Pour Gilberto Gil et Aldo Brizzi, Amor Azul incarne cette « rencontre de la musique populaire brésilienne avec le chant lyrique, une rencontre des rythmes les plus effrénés avec l’orchestration savante, mais également la rencontre de la poésie populaire avec la magie de la voix lyrique. C’est également une rencontre de la culture de la musique transe afro-brésilienne et de la mystique indienne ».

Un nuancier de l’amour qui se mêle à la Saudade brésilienne

Dans un drame à deux personnages principaux, Krishna, incarnation du dieu Vishnu, arpente les campagnes où il séduit les gopi (vachères) qu’ils considèrent comme ses maîtresses. Radha est sa favorite mais, épris de plaisir pour ses autres conquêtes amoureuses, il la délaisse.

Dépitée, Radha exprime par des poèmes la nostalgie de ses beaux jours avec Krishna. Par la suite, Krishna, lassé de ses fredaines, dévoilera son envie de revenir au côté de Radha tout en craignant sa colère qu’elle ait pu développer à son égard.

Les sonorités de la composition du Brésilien et de l’Italien relatent parfaitement les émois mystiques et amoureux de cette légende indienne. La complexité et la diversité des rythmes et des styles est au cœur du premier acte, se mariant parfaitement avec les plaintes des amants séparés et de leurs souvenirs torturants. Pour cela, les percussions traditionnelles brésiliennes sont très présentes dans ce 1er acte, renforçant ainsi la diversité, au sein même d’une unité.

Une création originale sans aucun référentiel

Ce 1er acte fait planer une certaine ambiance dans la maison ronde. Entre public d’abonné et fans de l’artiste brésilien, la dissension est présente. Les aficionados de sa samba, bossa et autres grooves restent sur leur faim tandis que les autres découvrent un mélange des genres intriguant qui, au demeurant, ne leur a pas déplu pour autant. Les codes traditionnels de l’opéra viennent donc percuter une foule habituée aux concerts dansants de l’enfant de Bahia.

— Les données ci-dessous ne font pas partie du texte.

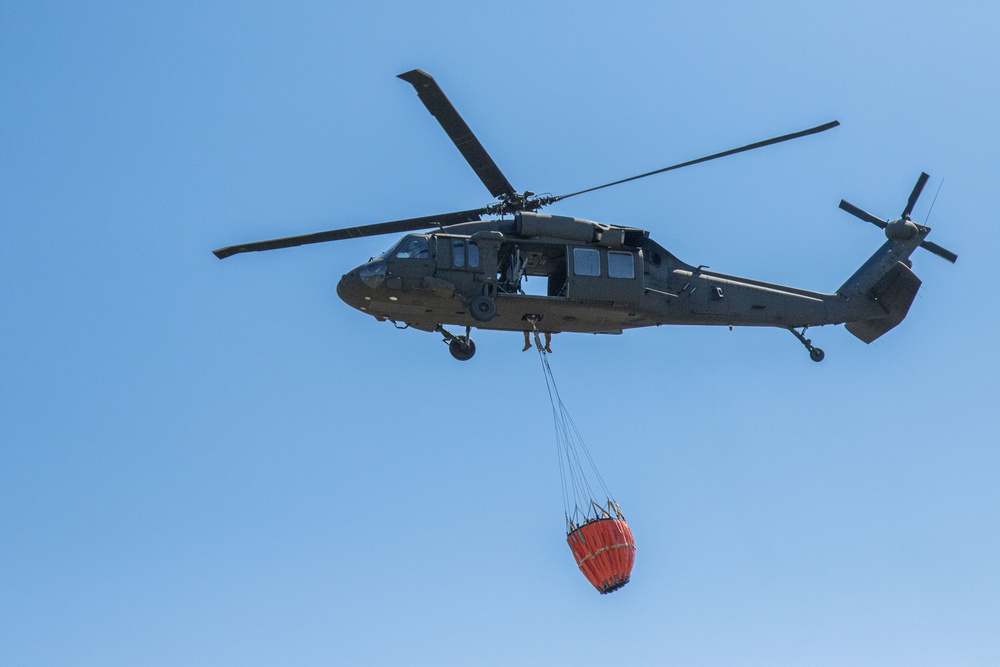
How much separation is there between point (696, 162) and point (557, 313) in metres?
3.85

Les applaudissements entre chaque scène n’étaient, dès lors, pas aux goûts de tout le monde. De la même manière, l’entracte a été, pour certaines personnes, synonyme de la fin de la représentation car elles n’étaient pas informées sur la façon dont se déroule un opéra.

Un final qui a réconcilié toute la salle

Le deuxième acte symbolise les tentatives de retrouvailles et in fine le plaisir à nouveau partagé entre Krishna et Radha. Musicalement, l’orchestration suit cette émotion en créant un sentiment d’union, où les valeurs rythmiques se partagent. La diversité n’est pas mise de côté, mais elle laisse une plus grande place à cette union cosmique.

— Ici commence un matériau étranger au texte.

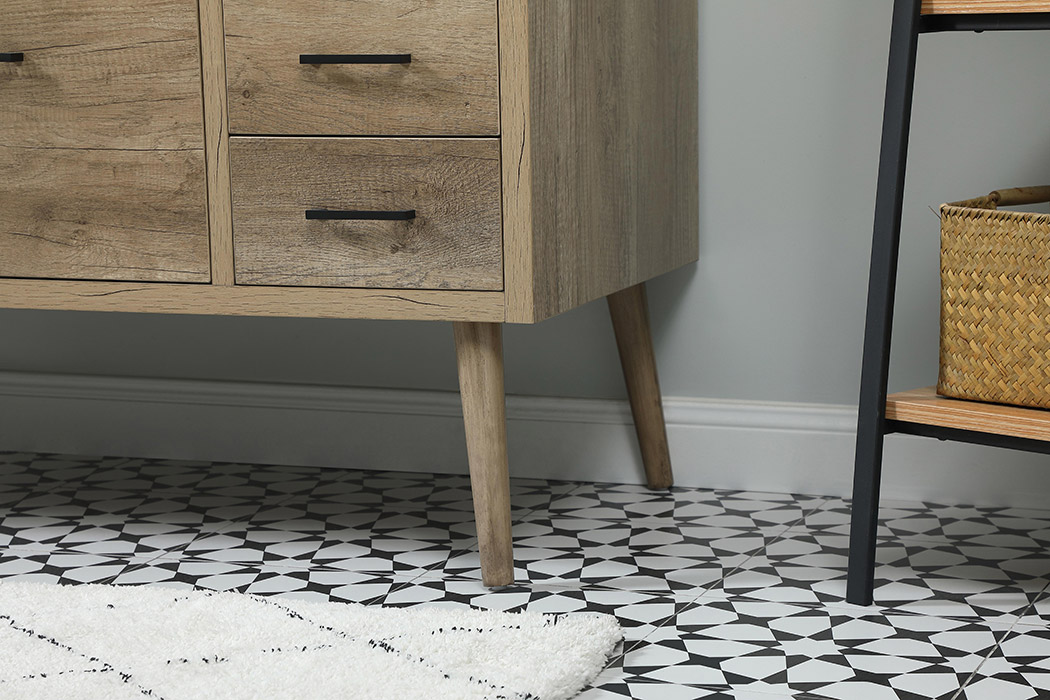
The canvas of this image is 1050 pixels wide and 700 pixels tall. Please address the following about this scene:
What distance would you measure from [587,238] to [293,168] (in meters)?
0.30

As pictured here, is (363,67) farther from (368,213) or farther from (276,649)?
(276,649)

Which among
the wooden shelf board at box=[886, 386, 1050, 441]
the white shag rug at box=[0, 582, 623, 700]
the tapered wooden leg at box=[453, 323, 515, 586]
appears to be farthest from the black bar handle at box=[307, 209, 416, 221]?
the wooden shelf board at box=[886, 386, 1050, 441]

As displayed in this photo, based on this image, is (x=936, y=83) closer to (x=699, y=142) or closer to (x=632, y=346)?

L’interlude bossa nova jouée en guitare-voix par Gil entre en symbiose avec la finesse et la beauté du texte. À 80 ans, sa voix légèrement tremblotante et son jeu de guitare hésitant fut une véritable leçon pour tous les spectateurs de l’auditorium. La musique n’a rien avoir avec la performance, la technicité ou la raison. Son essence réside dans sa sincérité, ce qui poussait Archie Shepp à dire que « le pouvoir de la musique est d’exprimer l’âme qui pleure ».

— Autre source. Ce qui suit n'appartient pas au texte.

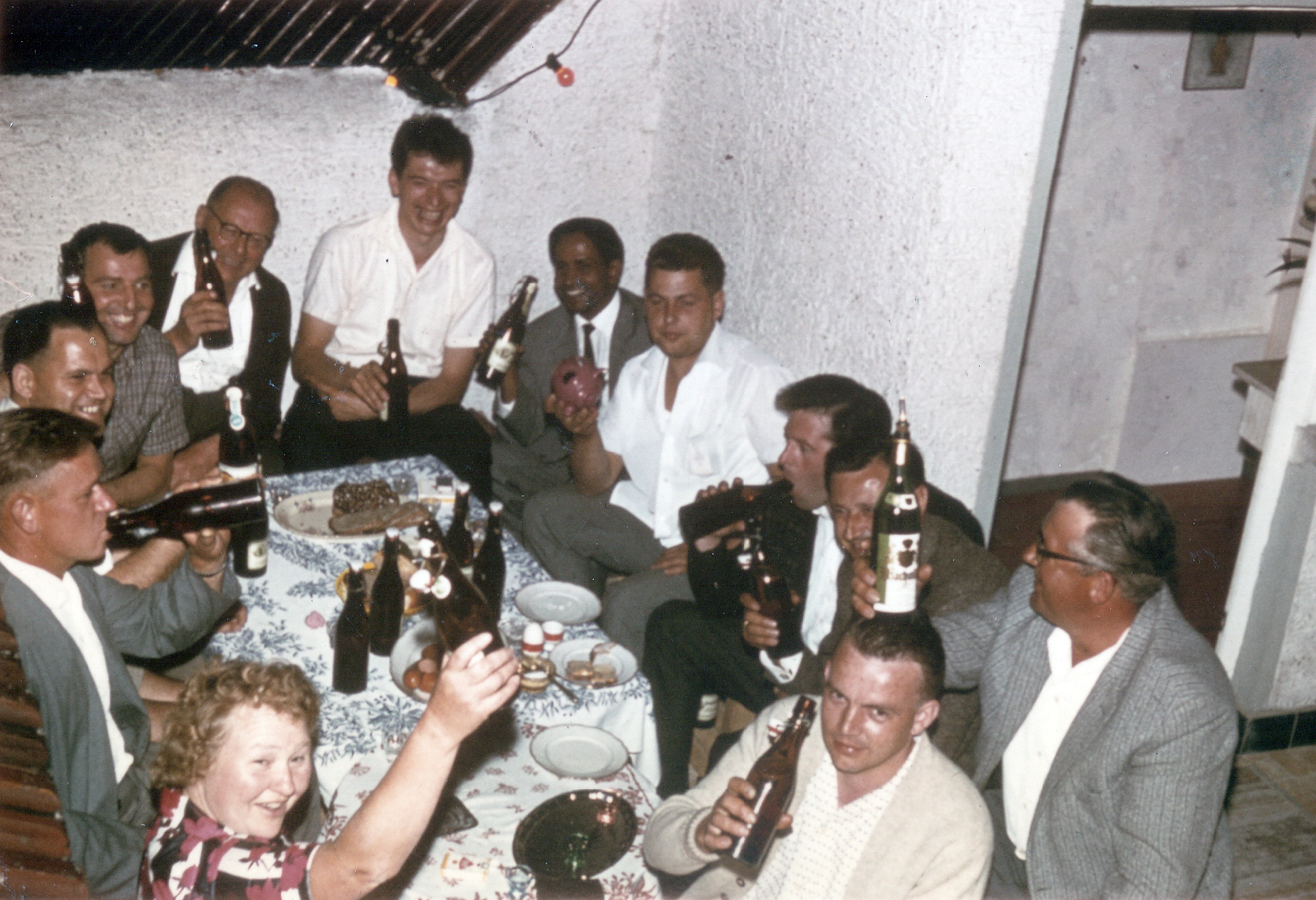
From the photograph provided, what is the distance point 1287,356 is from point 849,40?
188 centimetres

Puisque pour Gilberto Gil, “la musique touche directement au cœur, pas à l’esprit”, il a continué de nous émouvoir dans son dernier morceau. En plus de faire la part belle au samba et à la fougue do Brasil, ce dernier passage de l’opéra-chanson résume bien l’ensemble de l’oeuvre, . Rien qu’avec un jeu rythmé d’onomatopées typiques de la musique populaire brésilienne, Gilberto Gil fait voler en éclats les codes de bien-séance de l’auditorium en faisant lever l’entièreté du public, qui l’accompagne en frappant dans ses mains. Le chanteur incarnant Krishna brise également la glace en se mettant à danser façon samba. Le spectacle prend alors une toute autre dimension. Le chœur et le public commencent eux aussi à chalouper leur corps sur un pas de deux. 

Un moment de grâce et d’euphorie qui nous rappelle qu’avec sa guitare et sa voix, il est capable de tout.